A perennial complaint within our community is that we exist in a bubble — the phrase used by the Chief Rabbi last year when launching his Ben Azzai programme, which took young Jewish men and women to India.
That programme was itself a response to the problem — and now, in its second year, it will be taking 16 “engaged and outward-facing Jews” to Africa in December. But, although the issue is real, we sometimes overdo the angst.
Visit most Jewish schools and you will see projects that focus far beyond our community. And this week alone we report on two examples of how deeply involved we are beyond the bubble. This summer, 16 FZY members travelled to Ghana to run a camp for 115 local children on a trip arranged with Tzedek UK — an organisation that does superb work and exemplifies the ways in which we focus on the wider world.
And World Jewish Relief, whose work the JC consistently highlights, is now expanding its operations by setting up a dedicated team of volunteers to enable it to react even more speedily to disasters.

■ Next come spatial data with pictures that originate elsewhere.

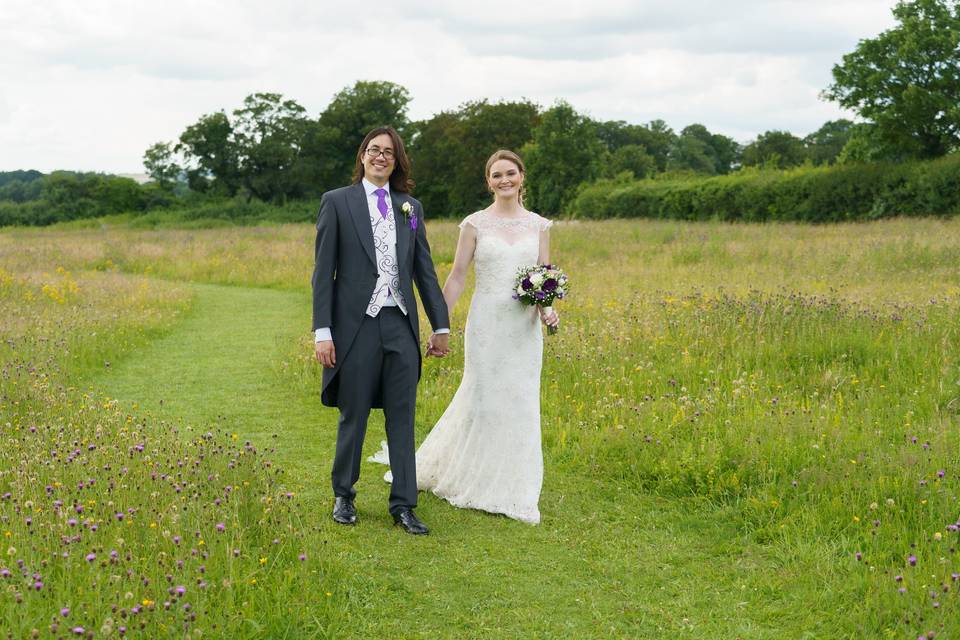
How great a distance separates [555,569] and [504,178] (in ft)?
8.38

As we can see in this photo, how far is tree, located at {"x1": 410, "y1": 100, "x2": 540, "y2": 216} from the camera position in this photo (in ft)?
213

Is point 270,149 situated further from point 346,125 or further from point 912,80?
point 912,80

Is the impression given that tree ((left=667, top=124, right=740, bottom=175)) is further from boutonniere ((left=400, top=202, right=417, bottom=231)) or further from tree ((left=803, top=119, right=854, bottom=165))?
boutonniere ((left=400, top=202, right=417, bottom=231))

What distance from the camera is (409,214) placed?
18.1 feet

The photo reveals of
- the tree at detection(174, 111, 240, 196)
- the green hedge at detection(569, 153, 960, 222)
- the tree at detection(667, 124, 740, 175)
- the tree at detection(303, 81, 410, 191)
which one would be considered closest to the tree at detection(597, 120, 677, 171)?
the tree at detection(667, 124, 740, 175)

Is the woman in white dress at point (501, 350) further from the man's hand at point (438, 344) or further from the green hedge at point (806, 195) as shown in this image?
the green hedge at point (806, 195)

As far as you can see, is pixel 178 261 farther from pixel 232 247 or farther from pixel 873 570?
pixel 873 570

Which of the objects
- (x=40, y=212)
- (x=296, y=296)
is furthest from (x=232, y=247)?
(x=40, y=212)

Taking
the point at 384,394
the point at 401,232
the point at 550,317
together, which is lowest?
the point at 384,394

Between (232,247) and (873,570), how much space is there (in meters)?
24.5

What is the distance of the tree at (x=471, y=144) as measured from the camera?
64938mm

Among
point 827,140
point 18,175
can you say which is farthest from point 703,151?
point 18,175

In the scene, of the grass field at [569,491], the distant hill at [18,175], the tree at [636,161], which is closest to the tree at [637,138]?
the tree at [636,161]

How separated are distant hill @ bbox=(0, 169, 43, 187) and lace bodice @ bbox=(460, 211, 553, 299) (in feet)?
351
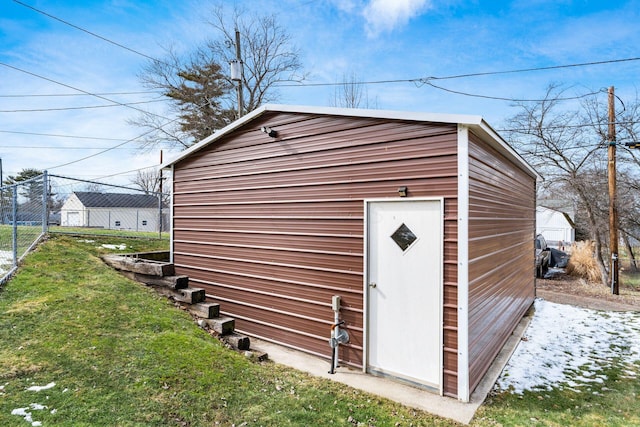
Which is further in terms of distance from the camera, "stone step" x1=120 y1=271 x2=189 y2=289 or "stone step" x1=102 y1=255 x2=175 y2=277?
"stone step" x1=102 y1=255 x2=175 y2=277

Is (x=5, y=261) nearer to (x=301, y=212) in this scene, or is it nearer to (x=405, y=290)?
(x=301, y=212)

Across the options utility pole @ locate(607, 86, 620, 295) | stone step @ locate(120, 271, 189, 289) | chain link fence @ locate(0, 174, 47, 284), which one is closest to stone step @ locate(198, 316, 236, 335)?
stone step @ locate(120, 271, 189, 289)

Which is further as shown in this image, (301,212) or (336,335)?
(301,212)

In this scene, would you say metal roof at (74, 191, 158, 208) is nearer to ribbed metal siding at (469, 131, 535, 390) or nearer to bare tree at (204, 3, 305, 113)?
bare tree at (204, 3, 305, 113)

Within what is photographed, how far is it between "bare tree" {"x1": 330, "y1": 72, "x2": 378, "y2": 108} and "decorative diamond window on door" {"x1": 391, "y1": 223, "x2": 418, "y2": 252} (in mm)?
12000

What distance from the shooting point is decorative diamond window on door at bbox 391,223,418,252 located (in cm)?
360

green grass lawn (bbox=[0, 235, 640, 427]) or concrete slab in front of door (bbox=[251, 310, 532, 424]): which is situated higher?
green grass lawn (bbox=[0, 235, 640, 427])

In the past 15 years, WJR has provided aid in the aftermath of 21 natural and man-made disasters. It is, of course, entirely dependent on donations, and our community never fails to deliver the hard cash that enables WJR to do its work. That is no bubble.
Baking for glory
Stacey Hart has survived into episode two of Bake Off — just — with the cry of “I could do better than that” echoing among Jewish bakers up and down the land.
Now, her challenge is to turn those cries into: “Wow — how did she do that?”